*** INPUT RECORDS Section Begins ***

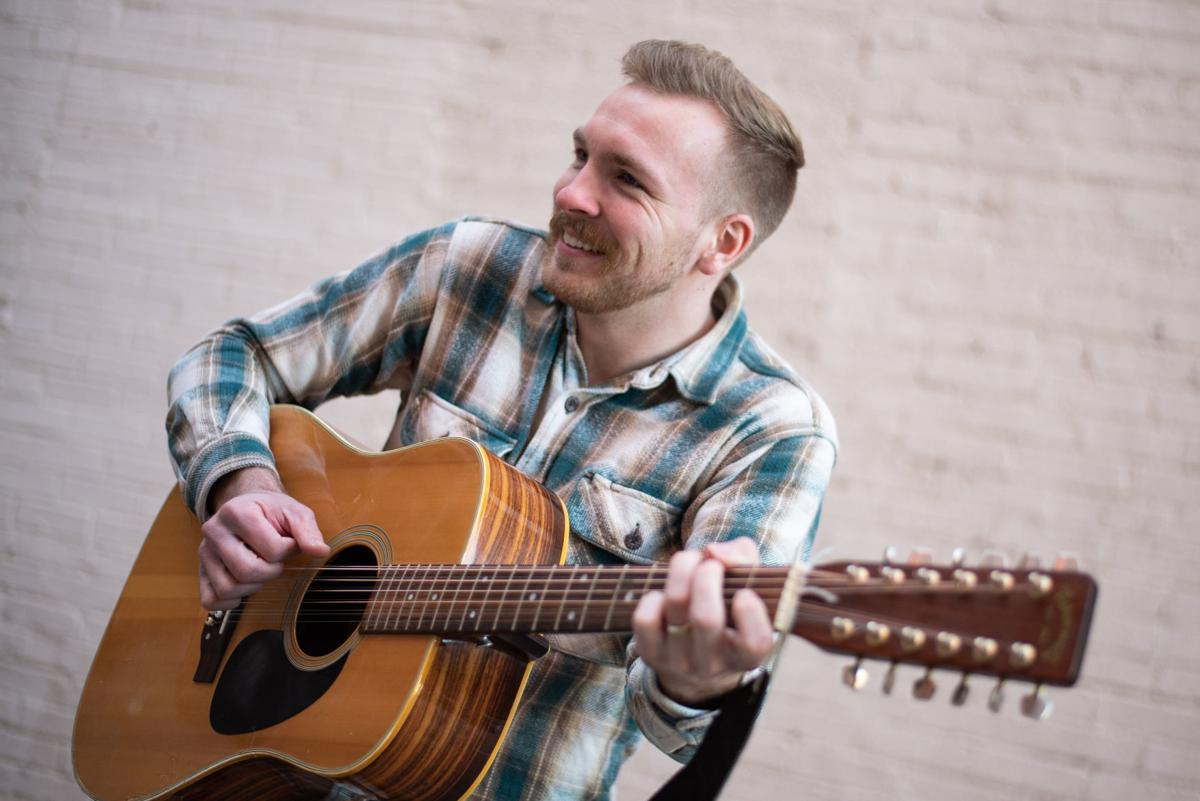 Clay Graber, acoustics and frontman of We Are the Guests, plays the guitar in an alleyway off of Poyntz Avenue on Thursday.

*** INPUT RECORDS Section Ends ***
*** INPUT RECORDS Section Begins ***

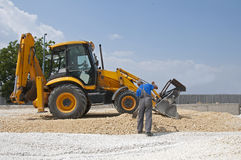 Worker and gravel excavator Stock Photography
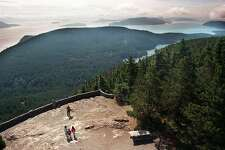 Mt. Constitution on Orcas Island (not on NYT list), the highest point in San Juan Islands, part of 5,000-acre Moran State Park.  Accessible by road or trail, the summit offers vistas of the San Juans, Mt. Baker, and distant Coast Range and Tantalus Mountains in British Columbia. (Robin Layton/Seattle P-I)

*** INPUT RECORDS Section Ends ***
*** INPUT RECORDS Section Begins ***

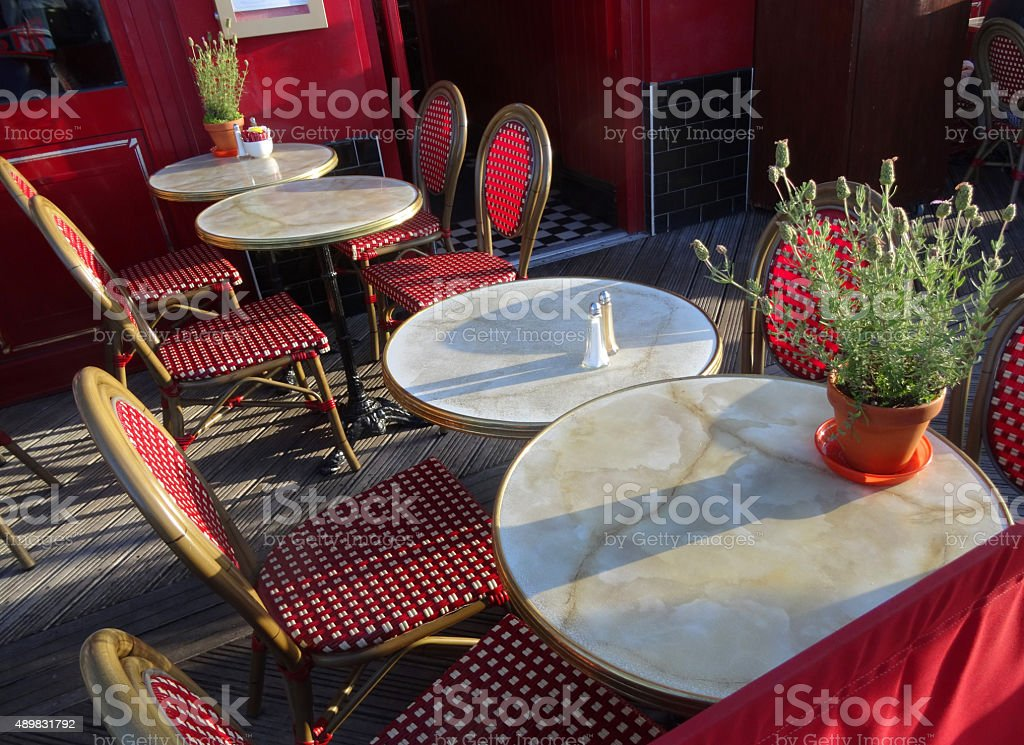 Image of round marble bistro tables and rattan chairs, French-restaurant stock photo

*** INPUT RECORDS Section Ends ***

DESCRIPTION OF THE TASK: Within these entries, output exactly the lines starting at the one with "Worker and gravel" and finishing at the one with "Mt. Constitution on". Leave pictures out of the output.

SOLUTION TO THE EXERCISE:
 Worker and gravel excavator Stock Photography
 Mt. Constitution on Orcas Island (not on NYT list), the highest point in San Juan Islands, part of 5,000-acre Moran State Park.  Accessible by road or trail, the summit offers vistas of the San Juans, Mt. Baker, and distant Coast Range and Tantalus Mountains in British Columbia. (Robin Layton/Seattle P-I)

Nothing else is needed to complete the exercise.